Ces attaques existent, mais seulement depuis 2010 de manière planifiée. C’est un argument pour pouvoir demander une aide financière à al-Qaida, et un moyen de trouver une meilleure résonnance dans les médias. L’attaque de Noël 2011, contre l’église de Madalla, à Abuja, a fait les gros titres dans la presse, alors qu’on parlait très peu des victimes dans les attaques de mosquées. Les chrétiens, par ailleurs, sont vus comme le symbole de la démocratie occidentale honnie et le cheval de Troie du colonisateur.

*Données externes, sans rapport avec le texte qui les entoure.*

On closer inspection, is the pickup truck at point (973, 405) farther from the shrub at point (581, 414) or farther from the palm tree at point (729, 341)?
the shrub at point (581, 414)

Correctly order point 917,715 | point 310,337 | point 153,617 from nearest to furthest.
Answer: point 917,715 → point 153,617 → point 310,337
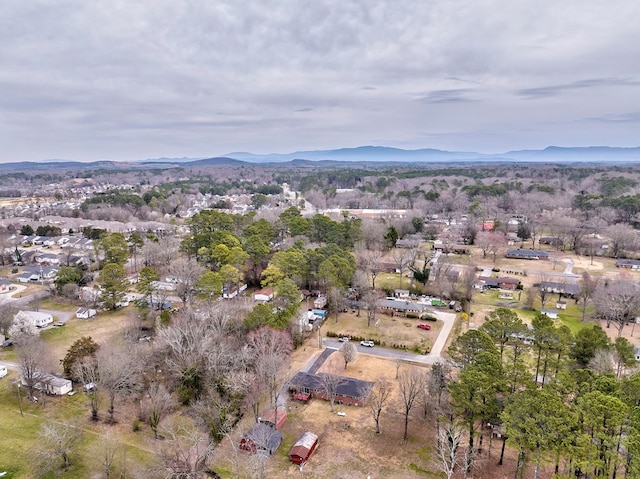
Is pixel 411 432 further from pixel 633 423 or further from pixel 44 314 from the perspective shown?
pixel 44 314

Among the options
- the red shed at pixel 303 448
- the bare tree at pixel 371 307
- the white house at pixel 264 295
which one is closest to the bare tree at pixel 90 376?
the red shed at pixel 303 448

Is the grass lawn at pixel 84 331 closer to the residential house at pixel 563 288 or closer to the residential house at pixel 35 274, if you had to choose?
the residential house at pixel 35 274

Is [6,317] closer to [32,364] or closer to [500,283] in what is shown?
[32,364]

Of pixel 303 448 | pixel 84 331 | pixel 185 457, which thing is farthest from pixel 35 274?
pixel 303 448

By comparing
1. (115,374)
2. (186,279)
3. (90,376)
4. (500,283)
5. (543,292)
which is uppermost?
(186,279)

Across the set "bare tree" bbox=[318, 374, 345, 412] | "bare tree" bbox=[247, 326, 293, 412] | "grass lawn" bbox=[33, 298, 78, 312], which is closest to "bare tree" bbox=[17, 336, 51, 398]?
"bare tree" bbox=[247, 326, 293, 412]

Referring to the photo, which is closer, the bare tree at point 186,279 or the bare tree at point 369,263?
the bare tree at point 186,279
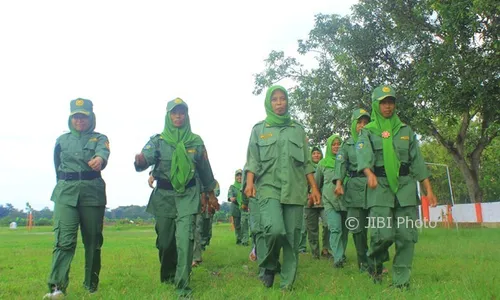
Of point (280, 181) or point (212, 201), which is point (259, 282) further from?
point (280, 181)

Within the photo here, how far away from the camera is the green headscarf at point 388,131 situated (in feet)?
18.5

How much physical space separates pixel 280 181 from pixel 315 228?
4.37 metres

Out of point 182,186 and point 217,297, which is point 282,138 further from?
point 217,297

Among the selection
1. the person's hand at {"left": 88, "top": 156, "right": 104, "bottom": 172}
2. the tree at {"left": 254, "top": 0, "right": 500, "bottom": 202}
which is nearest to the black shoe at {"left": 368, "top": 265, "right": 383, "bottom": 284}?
the person's hand at {"left": 88, "top": 156, "right": 104, "bottom": 172}

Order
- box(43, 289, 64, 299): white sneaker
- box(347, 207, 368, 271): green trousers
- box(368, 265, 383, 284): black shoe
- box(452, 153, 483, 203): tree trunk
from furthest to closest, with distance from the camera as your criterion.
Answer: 1. box(452, 153, 483, 203): tree trunk
2. box(347, 207, 368, 271): green trousers
3. box(368, 265, 383, 284): black shoe
4. box(43, 289, 64, 299): white sneaker

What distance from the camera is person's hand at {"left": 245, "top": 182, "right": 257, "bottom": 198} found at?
18.4ft

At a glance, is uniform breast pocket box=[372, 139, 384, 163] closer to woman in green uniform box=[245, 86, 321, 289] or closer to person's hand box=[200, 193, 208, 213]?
woman in green uniform box=[245, 86, 321, 289]

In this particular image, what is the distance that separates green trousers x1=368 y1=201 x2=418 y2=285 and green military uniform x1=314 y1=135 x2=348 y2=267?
234 cm

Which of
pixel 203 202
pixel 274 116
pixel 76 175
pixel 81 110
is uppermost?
pixel 81 110

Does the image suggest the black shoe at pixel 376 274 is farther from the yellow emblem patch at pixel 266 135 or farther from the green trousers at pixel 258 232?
the yellow emblem patch at pixel 266 135

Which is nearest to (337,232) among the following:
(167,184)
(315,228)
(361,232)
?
(361,232)

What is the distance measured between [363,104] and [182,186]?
1316cm

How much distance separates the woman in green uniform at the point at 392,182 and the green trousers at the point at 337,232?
7.00ft

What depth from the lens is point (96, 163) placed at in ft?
18.0
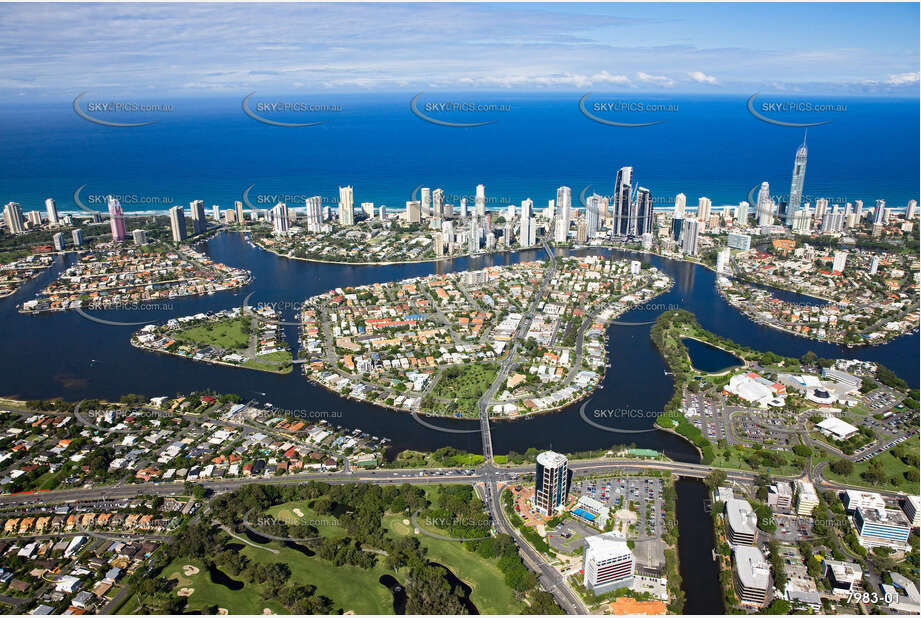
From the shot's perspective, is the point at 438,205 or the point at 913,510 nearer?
the point at 913,510

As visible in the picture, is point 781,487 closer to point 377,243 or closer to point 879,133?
point 377,243

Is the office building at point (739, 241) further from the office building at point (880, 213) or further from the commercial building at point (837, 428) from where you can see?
the commercial building at point (837, 428)

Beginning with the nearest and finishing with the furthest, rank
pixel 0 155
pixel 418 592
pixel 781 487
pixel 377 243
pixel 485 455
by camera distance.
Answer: pixel 418 592
pixel 781 487
pixel 485 455
pixel 377 243
pixel 0 155

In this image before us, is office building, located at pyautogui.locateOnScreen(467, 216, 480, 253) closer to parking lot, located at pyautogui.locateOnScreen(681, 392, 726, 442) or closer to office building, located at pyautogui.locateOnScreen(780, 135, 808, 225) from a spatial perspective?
parking lot, located at pyautogui.locateOnScreen(681, 392, 726, 442)

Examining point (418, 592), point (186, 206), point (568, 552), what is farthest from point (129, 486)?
point (186, 206)

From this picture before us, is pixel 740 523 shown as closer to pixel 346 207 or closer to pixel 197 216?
pixel 346 207

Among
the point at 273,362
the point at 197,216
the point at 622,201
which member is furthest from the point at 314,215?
the point at 273,362

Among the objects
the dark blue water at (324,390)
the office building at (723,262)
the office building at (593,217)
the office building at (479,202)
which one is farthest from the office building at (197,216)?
the office building at (723,262)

D’où Boko Haram tire-t-il ses financements ?
Jusqu’en 2009, il était largement financé par ses fidèles. Le gouvernement de Sheriff s’est aussi appuyé sur lui pour gagner les élections en 2003. Aujourd’hui, la secte rackette toutes les activités économiques. Jusqu’aux élections de 2011, il y a aussi une part de « racket de protection » dans les États voisins, Bauchi et Kano, qui paient en échange de la paix. C’est aussi, probablement, le cas du Cameroun. Mais depuis 2011, la secte n’est plus financée par aucun homme politique nigérian et même al-Qaida a refusé de les aider. Depuis 2010-2011, les attaques de banques se sont donc multipliées, ce qui présente l’avantage d’être un impôt révolutionnaire qui, en plus, est justifiable en islam puisqu’il s’attaque aux établissements qui pratiquent l’usure. Quant aux armes, elles proviennent la plupart du temps de l’armée nigériane elle-même.
Y a-t-il un risque de contagion régionale ? La crainte d’une nébuleuse djihadiste en Afrique subsaharienne est-elle justifiée ?
Avec al-Qaida, il peut y avoir des connivences tactiques, guère plus. Mamman Nur, qui avait revendiqué l’attentat contre les Nations unies en 2011 à Abuja, avait quant à lui dit avoir été entraîné par les shebabs en Somalie. Mais il s’agit d’une personne ! Boko Haram opère seul et l’idée d’une franchise d’al-Qaida est très peu probable. Le cas est différent avec Ansaru, branche dissidente de Boko Haram, qui, elle, refuse de s’en prendre aux musulmans. Elle s’attaque aux chrétiens et aux expatriés et est clairement connectée à al-Qaida, avec laquelle elle se concerte sur les cibles. Ansaru est d’ailleurs beaucoup plus professionnelle dans ses opérations, qu’elle planifie par des repérages, exécute avec des pick-up… L’enlèvement de la famille Moulin-Fournier par Boko Haram était beaucoup moins impressionnant, à moto, sans préparation… Certes, les frontières sont poreuses et depuis 2002-3003, Boko Haram est présent au Cameroun et au Niger. Mais il est faux de prétendre qu’il existe un « arc de crise », ce qui suppose que si vous allumez la mèche à Mogadiscio, les dégâts se feront ressentir jusqu’en Mauritanie. C’est un argument des néoconservateurs qui permet, en identifiant une « menace mondiale contre la paix », d’invoquer le chapitre VII de la Charte des Nations unies et de justifier des interventions militaires dans la région.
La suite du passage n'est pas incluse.